EXERCISE PROMPT:
Lines before the one containing "class: Mammalia" are left out; return that line and all lines after it, exactly, through the end of the records below.

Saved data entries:
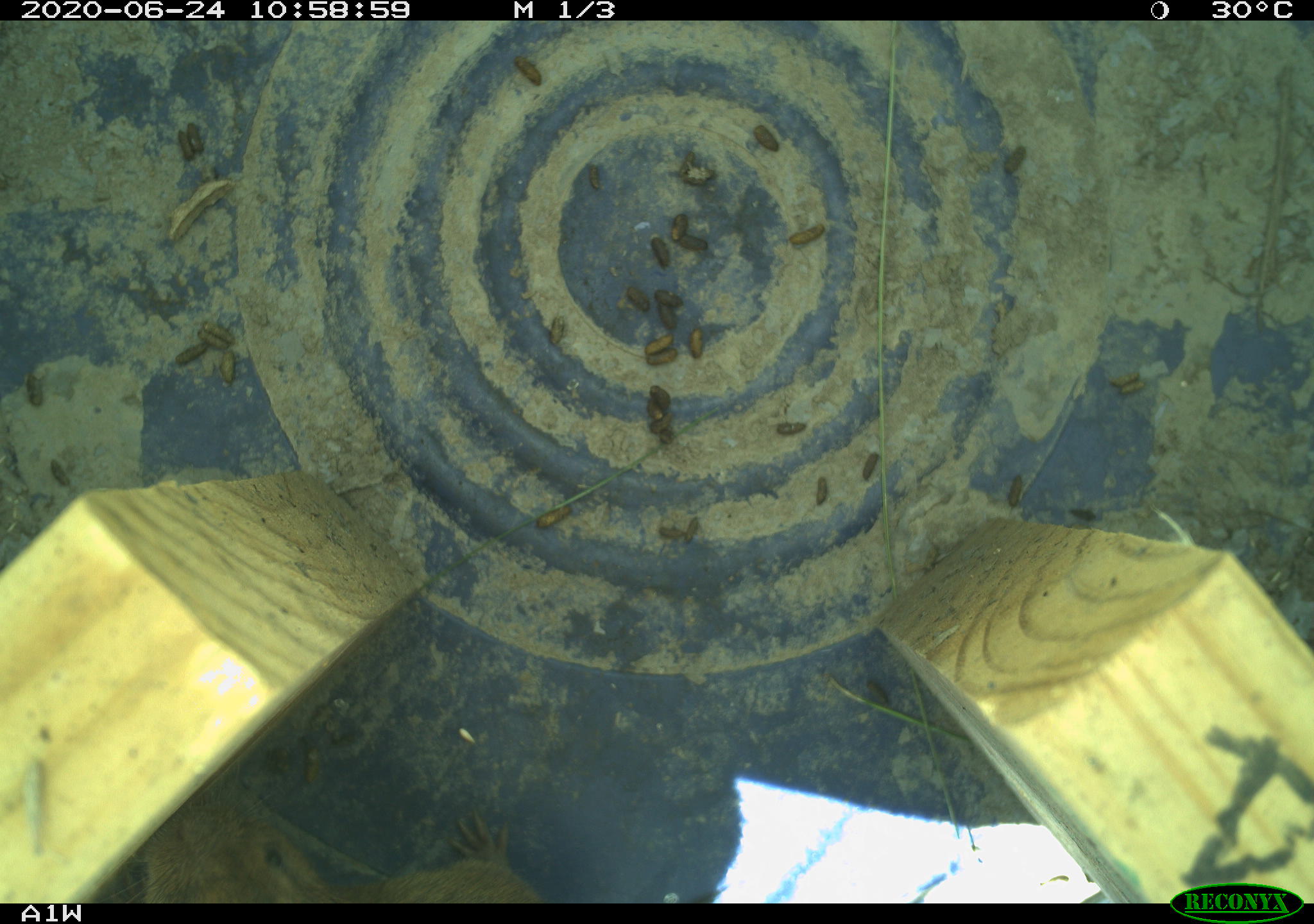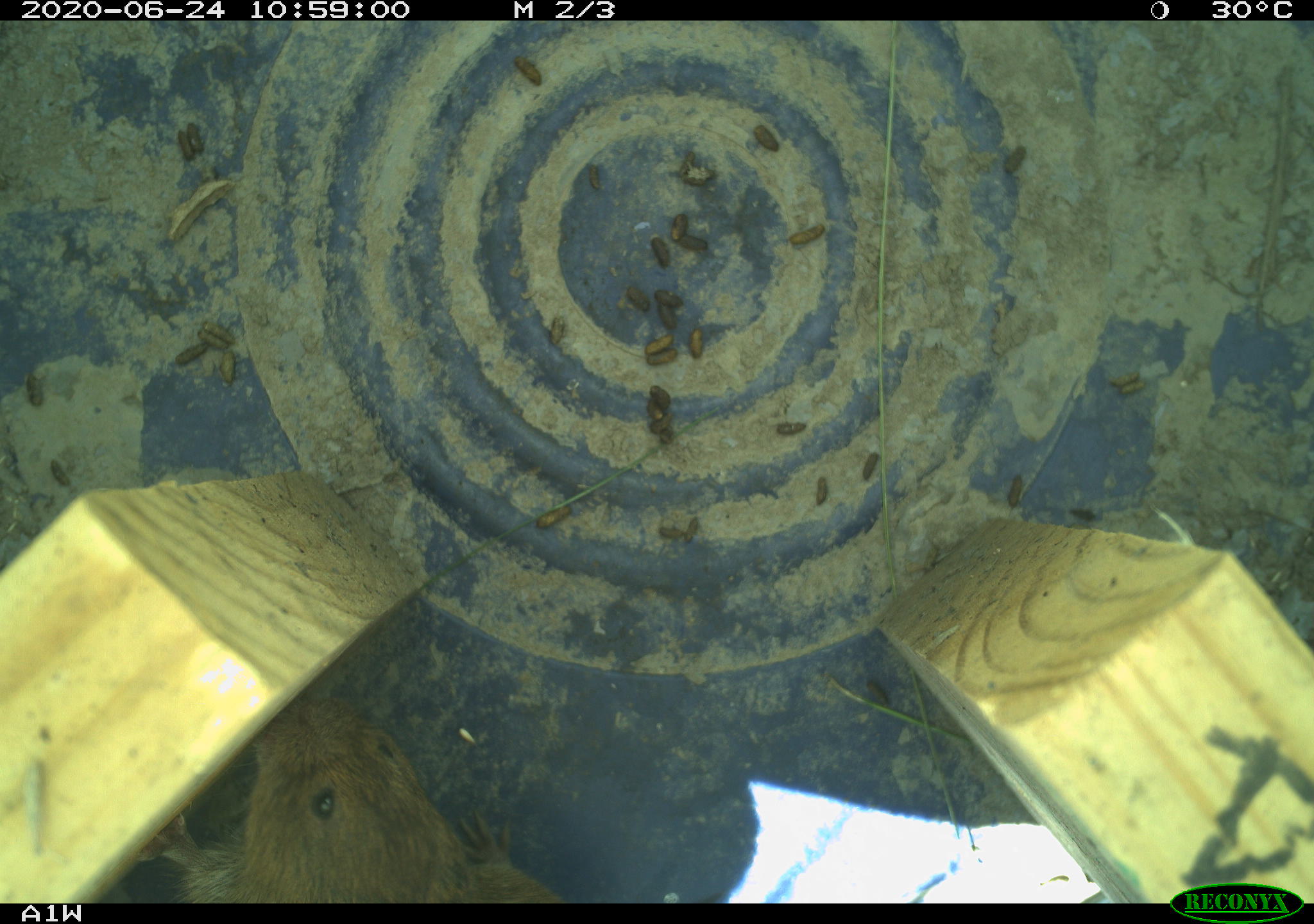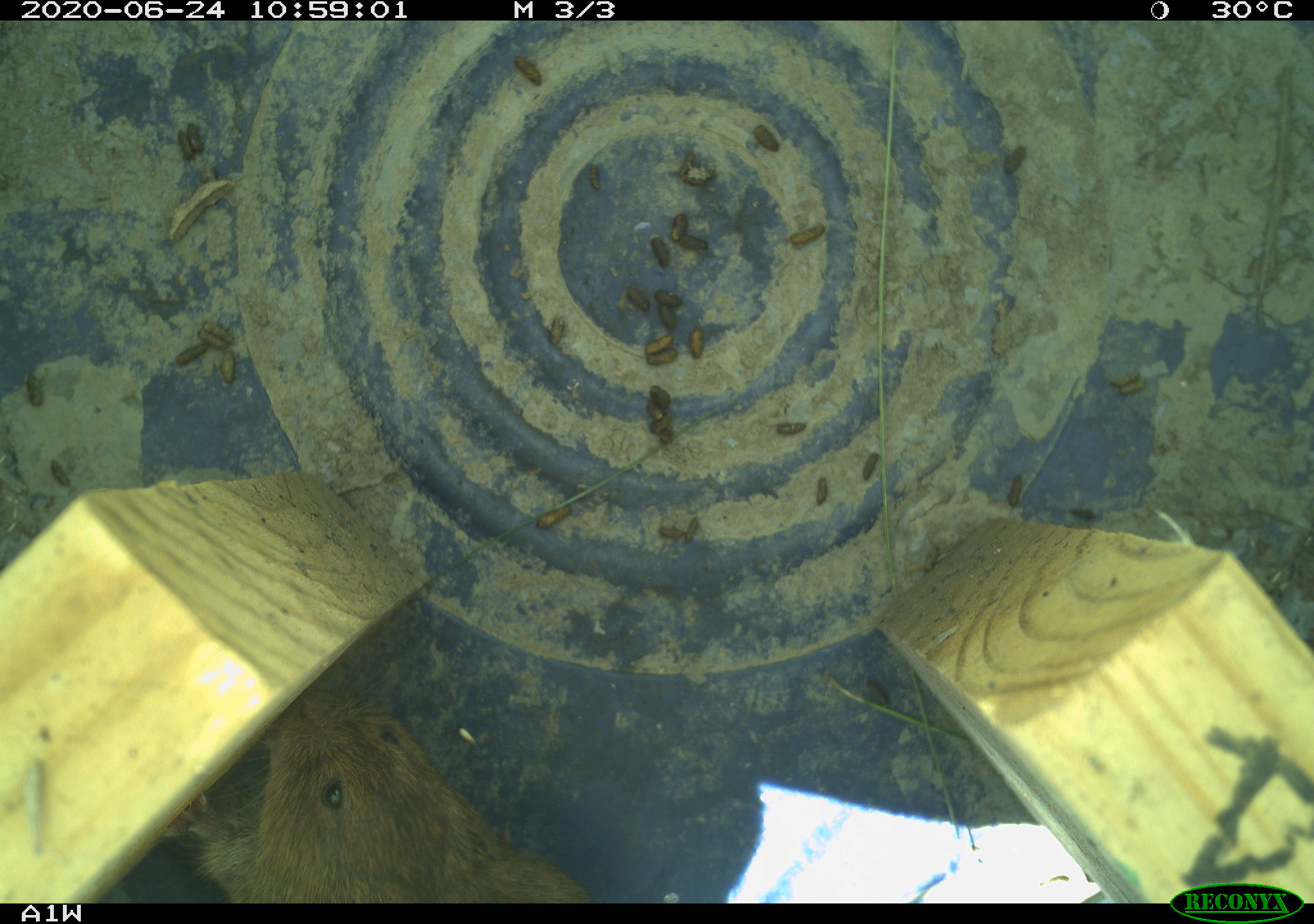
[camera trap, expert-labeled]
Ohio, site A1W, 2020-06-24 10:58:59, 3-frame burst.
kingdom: Animalia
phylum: Chordata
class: Mammalia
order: Rodentia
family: Cricetidae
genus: Microtus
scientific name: Microtus pennsylvanicus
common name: meadow vole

TASK RESPONSE:
class: Mammalia
order: Rodentia
family: Cricetidae
genus: Microtus
scientific name: Microtus pennsylvanicus
common name: meadow vole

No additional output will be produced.